A rover that landed on the far side of the moon has been sent to investigate a peculiar object on its visible horizon.
The far side of the moon has relatively few flat areas, however the rover noticed that this structure certainly stood out.
Considering there isn't much on the surface of our closest celestial object, researchers were piqued by what has been described as a cube-shaped structure that was seen off in the distance.
It was estimated to be around 80 metres away from where China's Yutu-2 rover was and could be in the Von Kármán crater.
Space.com journalist Andrews Jones said the Chinese have a nickname for the structure, which is 'mystery house', and they've sent the rover to the region to suss it out.
The grainy image shows it's probably not a monolith left by aliens, but we won't know for certain until Yutu-2 gets there and has a look.
China made space history two years ago with the first-ever successful soft landing on the far side of the moon, using its Chang'e-4 lander.
The far side of the moon is the section that always faces away from Earth.

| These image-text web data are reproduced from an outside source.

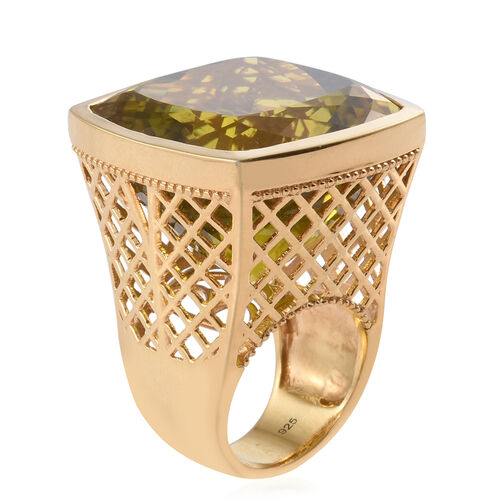 Natural Green Gold Quartz (Cush) Ring in 14K Gold Overlay Sterling Silver 90.000 Ct.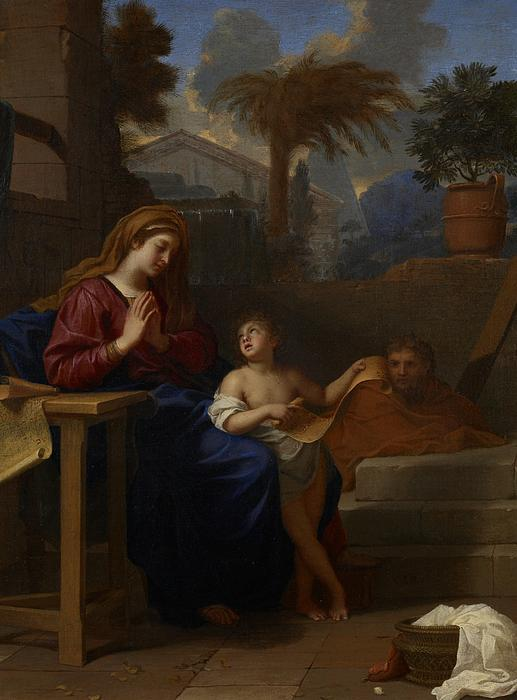 The Holy Family In Egypt Print by Charles Le Brun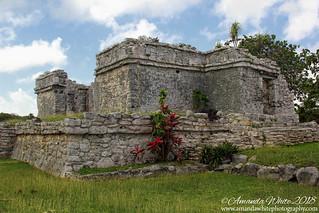 The Mayan City of Tulum 3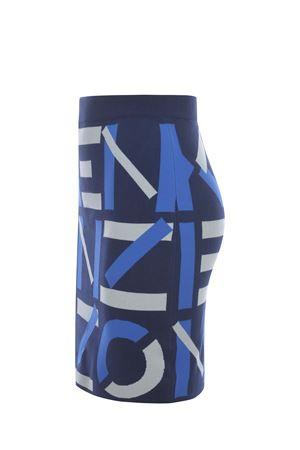 Kenzo Logo cotton skirt KENZO | 15 | FB52JU5313SC77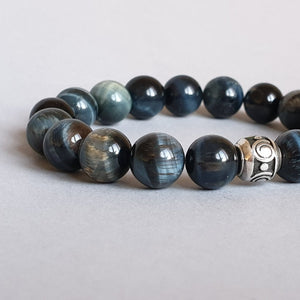 "Hawk's Eye Bracelet for Women ""Confidence"""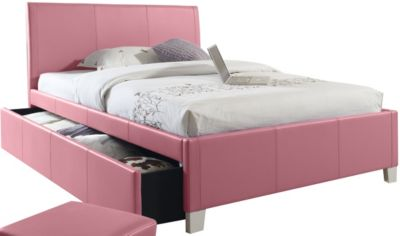 Standard Furniture Fantasia Pink Twin Trundle Bed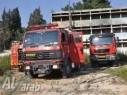 حريق في منزل في كفرقاسم دون وقوع اصابات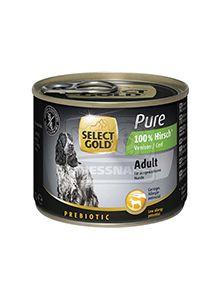 SELECT GOLD Pure kutyakonzerv szarvas 200g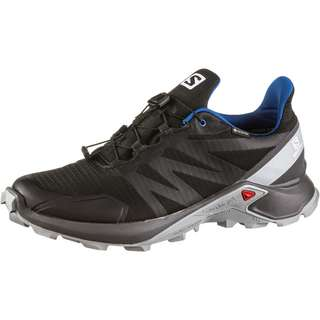 Salomon GTX Supercross Trailrunning Schuhe Herren black-magnet-quarry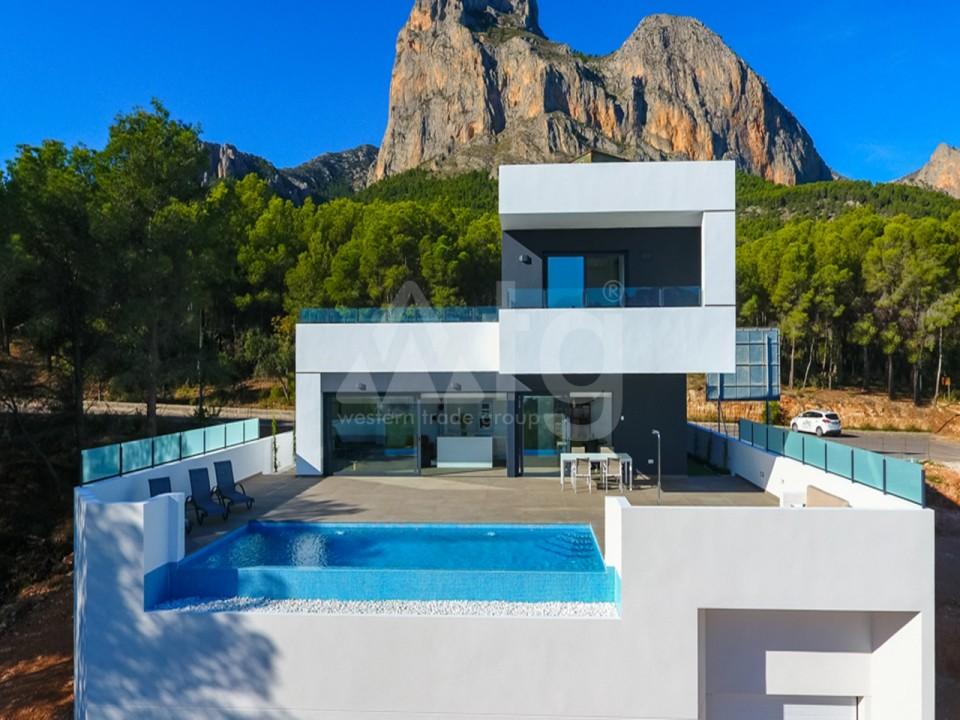 3 bedroom Villa in Polop - LAI2744 - 22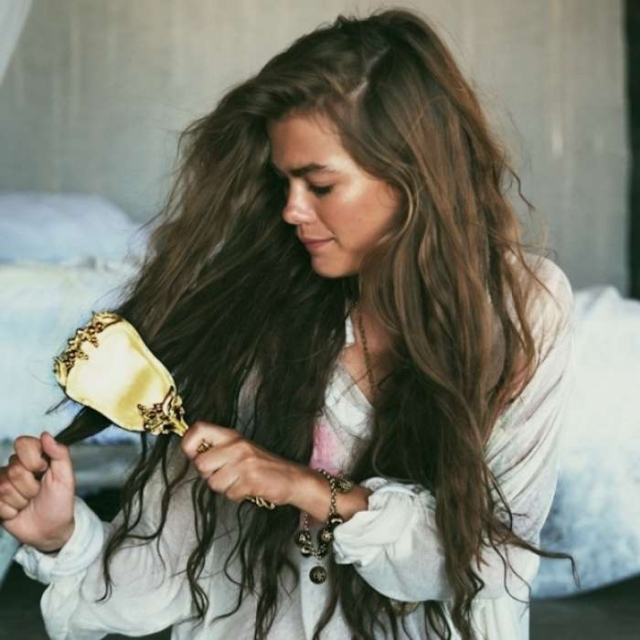 Бальзам для сухих волос: выбираем и разбираемся в продукте (+ПОДБОРКА СРЕДСТВ) - фото №1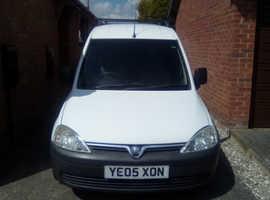 Van for sale private seller no VAT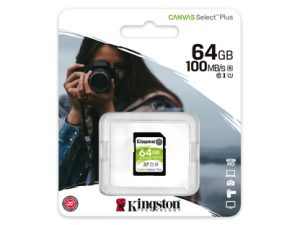 Kingston SDXC 64GB Canvas Select Plus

Not long after it arrived, everyone got very excited because the rover managed to discover a strange 'gel-like substance' with a 'mysterious lustre'.
After being imaged in late July 2019, details of the substance were revealed on the Yutu-2 drive diary, which was published by Chinese government-sanctioned science outreach blog Our Space.

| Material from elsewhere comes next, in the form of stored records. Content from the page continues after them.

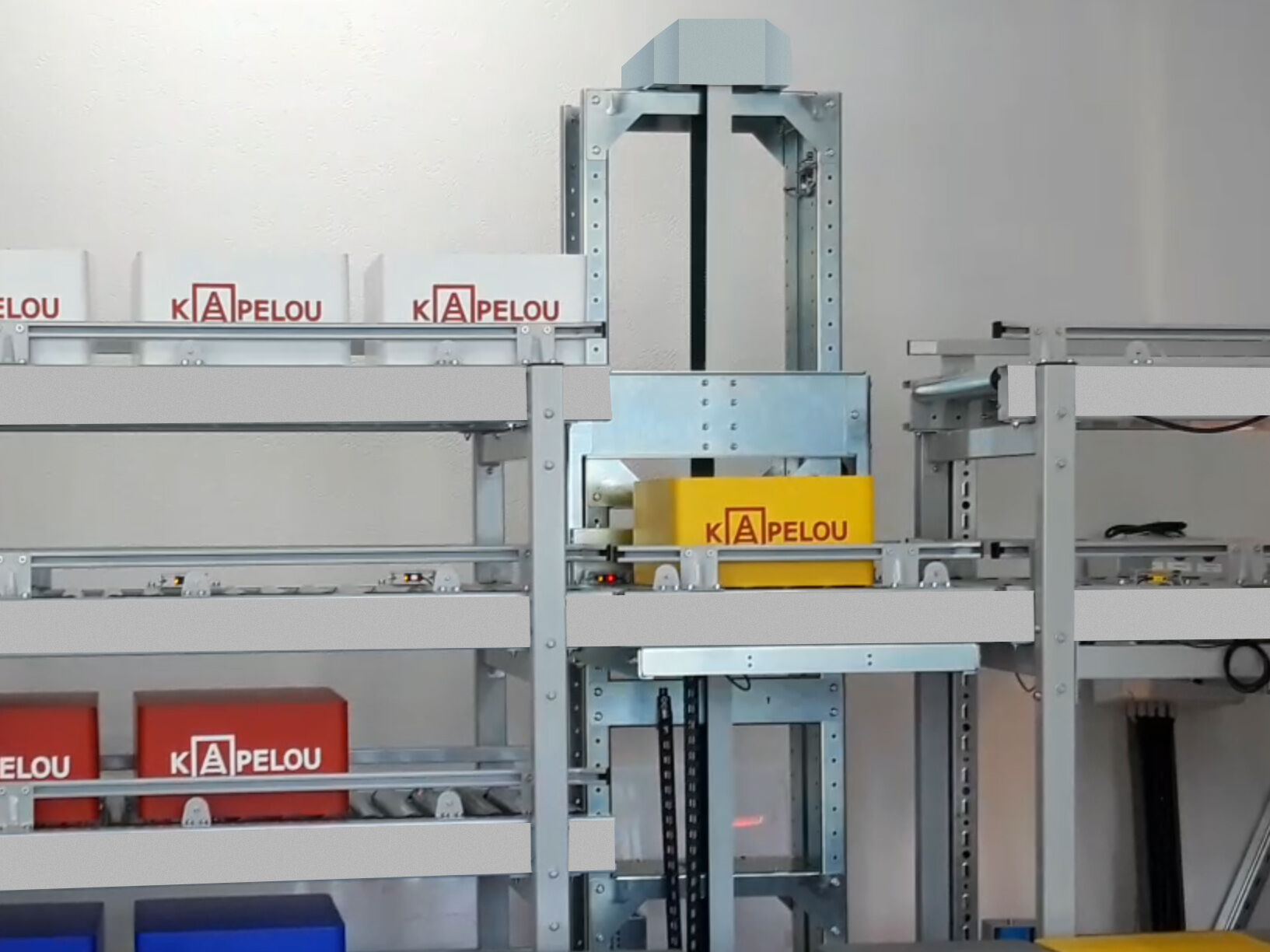 vertical conveyor ILS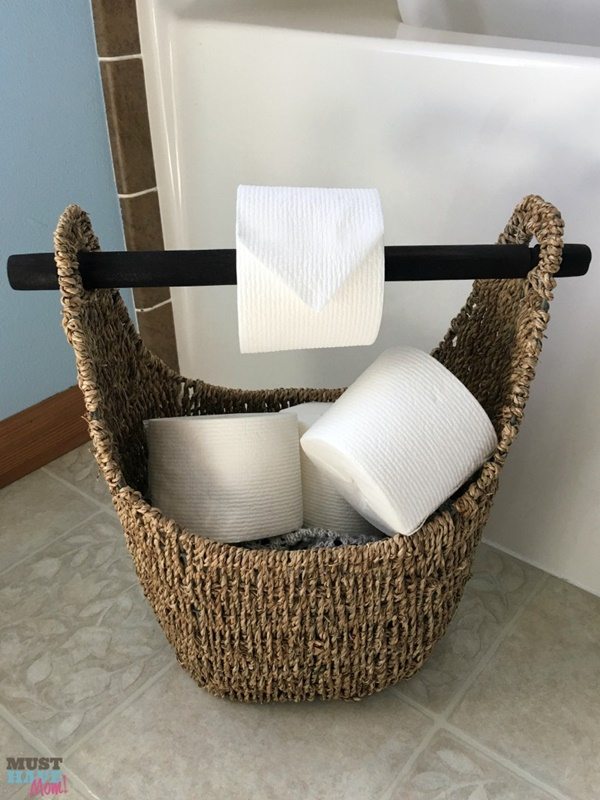 amazing ideas of DIY toilet paper holder 17b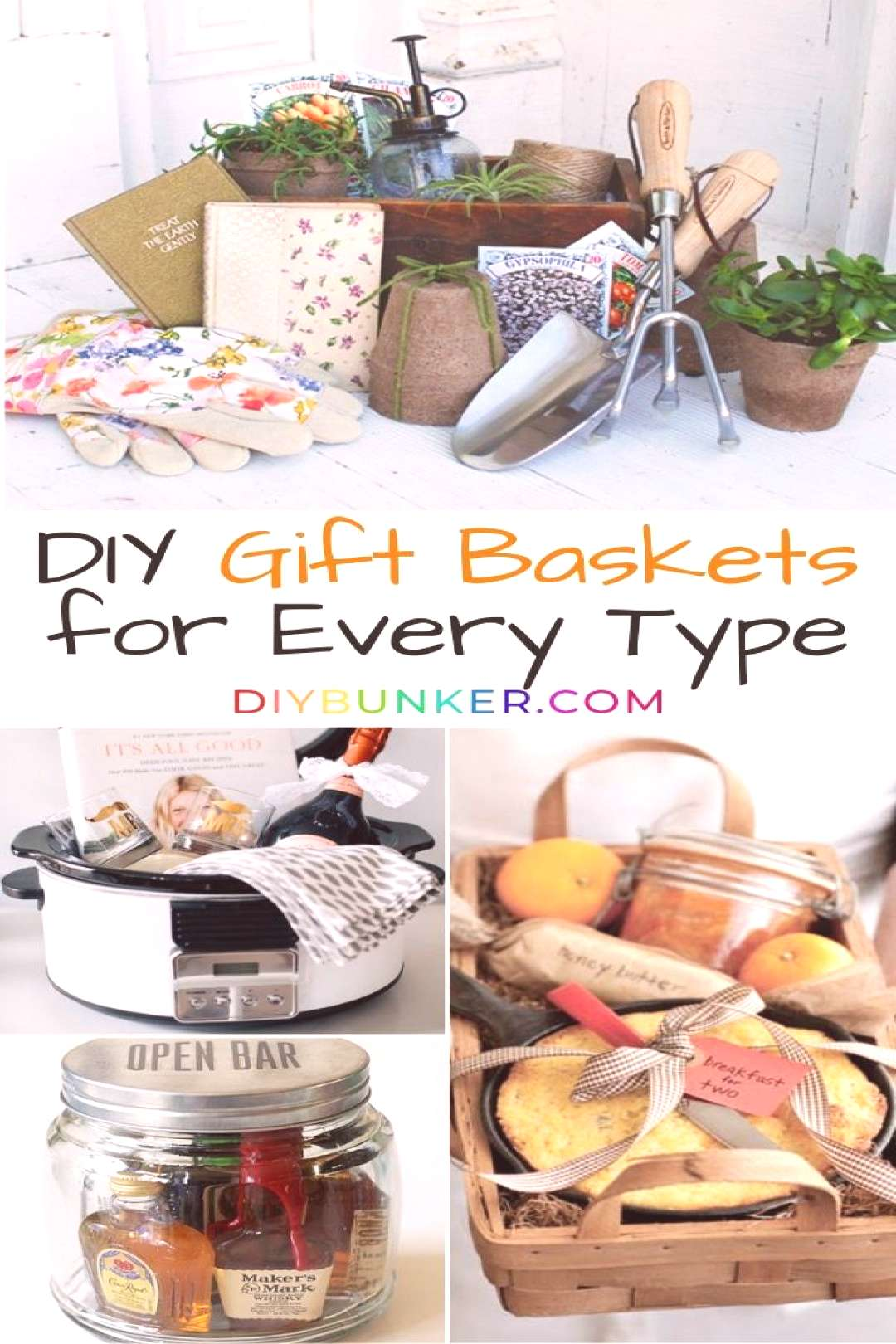 These gift basket DIY ideas are PERFECT if youre looking to give your friends a homemade gift. Awe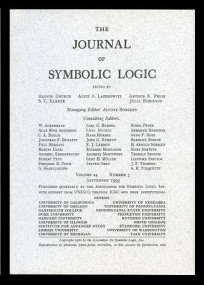 Abstracts of Distinguished Constituents (pp. 323) Semantical Analysis of Modal Logic (pp. 323-324) WITH The Problem of Entailment (p. 324) in The Journal of Symbolic Logic Issue #4, 1959. Saul A. Kripke.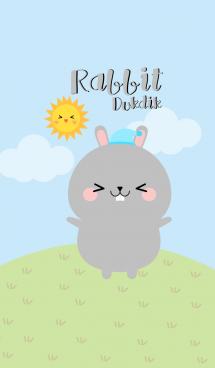 Lovely Gray Rabbit Duk Dik Theme 2 (jp) 画像(1)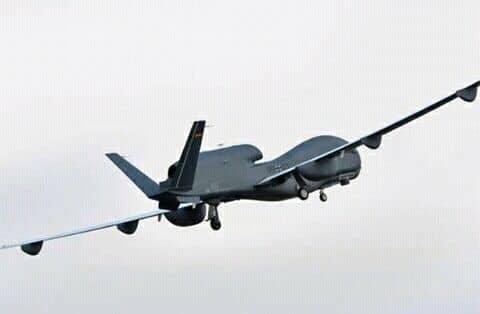 """طائرات بدون طيار """"مجهولة المصدر"""" تقصف مواقع في الحدود السورية العراقية"""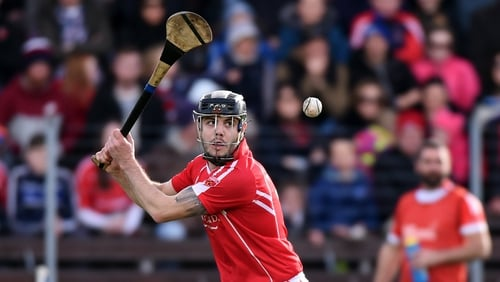 Owen Connors impressed for Passage today in the Waterford SHC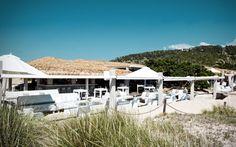 El Chiringuito-Ibiza - Beach House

Experts eventually confirmed it wasn't just what the man on the moon left behind after a bad bout of hayfever.
Instead, analysis of the imagery and studies of the lunar regolith brought back by Apollo astronauts have proven that the bizarre substance is actually rock. Yep, sadly just a rock.
But the team did give us something interesting to think about in regards to said rock.
Thee rock had been melded together in a huge blast of heat - possibly, scientists think, from a meteor impact.
Outlining their findings in a paper, published in Earth and Planetary Science Letters, the team of researchers wrote: "Chang'e-4 rover discovered a dark greenish and glistening impact melt breccia in a crater during its traverse on the floor of Von Kármán crater within the South Pole Aitken (SPA) basin on the lunar farside.
"The discovered breccia, being 52 × 16 cm, resembles the lunar impact melt breccia samples 15466 and 70019 that returned by the Apollo missions.
"It was formed by impact-generated welding, cementing and agglutinating of lunar regolith and breccia."